La désalinisation est techniquement possible (osmose inverse ou distillation) et de plus en plus utilisée dans les pays du Golfe Persique ou en Australie. Cependant, elle présente plusieurs limites importantes : elle consomme énormément d’énergie (et donc émet du CO₂ si l’énergie n’est pas renouvelable), produit des saumures concentrées difficiles à rejeter sans impact écologique, et coûte environ 5 à 10 fois plus cher que l’eau de surface traitée.
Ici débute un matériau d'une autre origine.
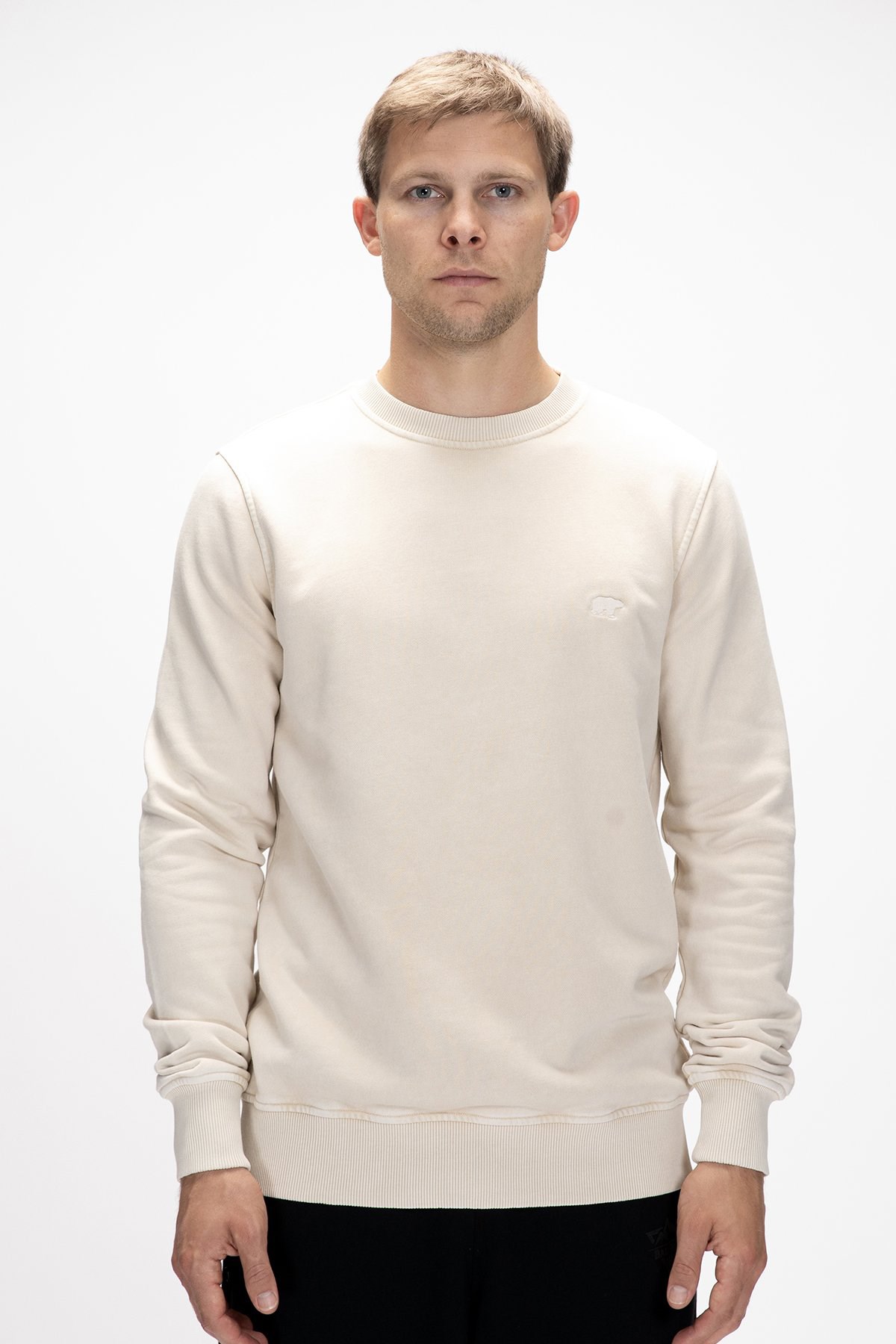Bad Bear Dab Erkek Sweatshirt 25.02.12.040-C17 Bej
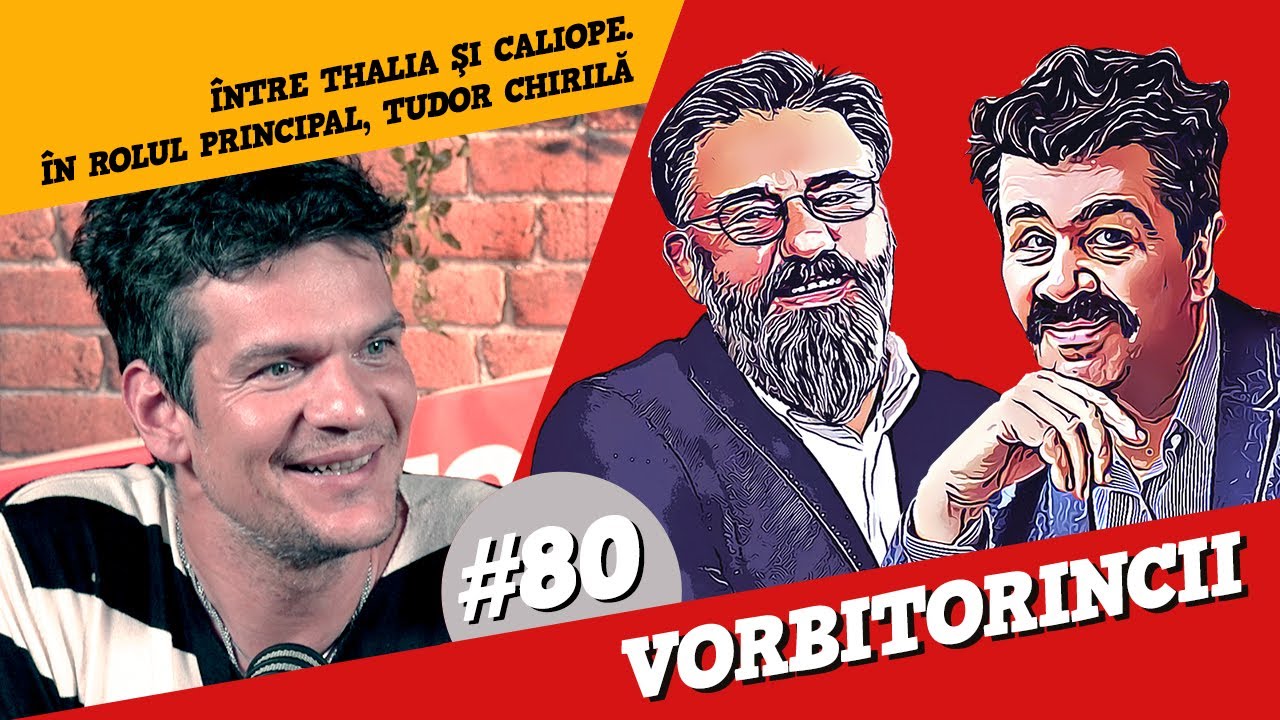 Între Thalia şi Caliope. În rolul principal, Tudor Chirilă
Elle est donc une solution partielle, adaptée aux pays riches en énergie mais pauvres en eau, pas une solution universelle à court terme.
Les eaux souterraines sont-elles illimitées ?
Non. Les nappes phréatiques (ou aquifères) sont rechargées par l’infiltration des précipitations. Mais certaines nappes profondes — appelées aquifères fossiles — se sont remplies pendant des périodes climatiques plus humides, il y a des milliers à des millions d’années. Leur taux de recharge actuel est quasi nul. Les prélever revient à consommer une ressource non renouvelable à l’échelle humaine. L’aquifère de la Ogallala (États-Unis, sous les Grandes Plaines) et le SASS (Système Aquifère du Sahara Septentrional) en sont des exemples critiques.
Le changement climatique affecte-t-il le cycle de l’eau ?
Oui, profondément. Le réchauffement climatique amplifie le cycle de l’eau : l’évaporation augmente (atmosphère plus chaude = plus de vapeur d’eau), les précipitations deviennent plus intenses mais plus irrégulières. Les glaciers fondent, réduisant la disponibilité en eau douce en saison sèche dans les régions qui dépendent de la fonte nivale. Les zones arides deviennent plus arides, les zones humides reçoivent de plus fortes pluies. Cette amplification des extrêmes crée de nouvelles vulnérabilités même là où l’eau était abondante.